It would be enough to share 30 links on Facebook and Twitter to know the exact identity of the person who made a certain internet search
A new study reveals something that was already in the air for quite some time and that in some ways scares a little. According to a research carried out by Stanford and Princeton Universities, advertisers could also know the identity of the user.

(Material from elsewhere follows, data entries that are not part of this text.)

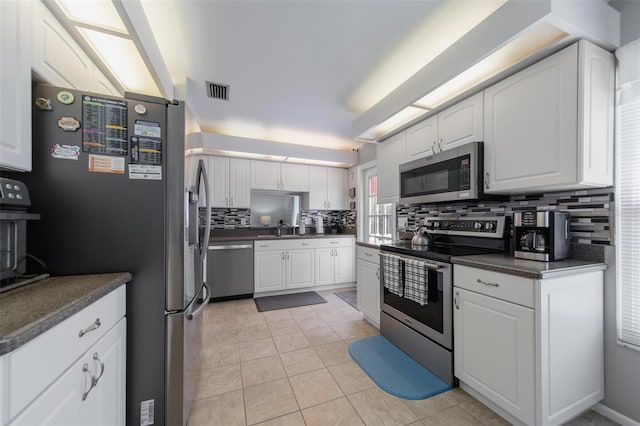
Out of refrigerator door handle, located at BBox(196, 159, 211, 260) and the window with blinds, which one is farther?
refrigerator door handle, located at BBox(196, 159, 211, 260)

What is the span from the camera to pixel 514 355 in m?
1.37

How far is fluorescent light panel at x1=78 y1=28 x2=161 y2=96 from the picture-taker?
1439 mm

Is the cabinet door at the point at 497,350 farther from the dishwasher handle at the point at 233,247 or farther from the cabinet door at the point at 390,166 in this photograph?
the dishwasher handle at the point at 233,247

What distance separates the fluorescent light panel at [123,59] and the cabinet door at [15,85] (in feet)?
1.27

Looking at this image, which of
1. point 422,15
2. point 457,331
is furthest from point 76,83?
point 457,331

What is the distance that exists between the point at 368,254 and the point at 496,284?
1.36 metres

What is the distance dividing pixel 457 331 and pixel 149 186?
2082 mm

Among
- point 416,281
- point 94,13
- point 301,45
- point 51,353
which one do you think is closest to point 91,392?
point 51,353

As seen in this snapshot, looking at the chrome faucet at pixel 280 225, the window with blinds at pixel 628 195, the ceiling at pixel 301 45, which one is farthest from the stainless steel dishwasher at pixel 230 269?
the window with blinds at pixel 628 195

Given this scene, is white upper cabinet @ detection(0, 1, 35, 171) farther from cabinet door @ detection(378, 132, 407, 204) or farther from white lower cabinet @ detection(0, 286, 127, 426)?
cabinet door @ detection(378, 132, 407, 204)

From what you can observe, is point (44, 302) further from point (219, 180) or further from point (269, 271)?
point (219, 180)

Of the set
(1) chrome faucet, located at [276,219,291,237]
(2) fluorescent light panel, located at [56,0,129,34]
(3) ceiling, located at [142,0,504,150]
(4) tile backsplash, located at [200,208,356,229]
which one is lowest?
(1) chrome faucet, located at [276,219,291,237]

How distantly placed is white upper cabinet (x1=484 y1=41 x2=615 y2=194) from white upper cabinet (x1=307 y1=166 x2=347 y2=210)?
303 cm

Browsers, normally, should keep anonymous the data collected through cookies, tools that allow to trace the profile of the user and characterize his experience on the internet. Advertisers, however, should never have to know who is behind a given web search. In theory. In practice, however, according to the results of the survey, it is not so. Basterebbe infatti condividere 30 link su Facebook e Twitter per scoprire esattamente l’identità della persona che ha effettuato una determinata ricerca su internet. In che modo? Incrociando la web history degli utenti con i dati pubblicati sui social.
Fonte foto: Shutterstock
Premi sull’immagine per scoprire come proteggere la propria privacy online seguendo i consigli degli esperti
La scoperta è stata possibile, come visto, grazie allo studio dei ricercatori delle due università, i quali hanno preso in esame il comportamento online di 374 volontari. Con percentuali molto alte, che in alcuni casi hanno raggiunto anche il 70%, gli scienziati sono stati in grado di individuare i partecipanti analizzando esclusivamente i loro browser e confrontandoli con i loro profili social. This, therefore, means that it is almost impossible to hide on the web, despite the efforts. In fact, with just a few clicks, anyone can get to know a user's first and last name. And the world of advertising in this way could take advantage of it and further customize the type of advertisements based, not on the habits of users, but on their identities.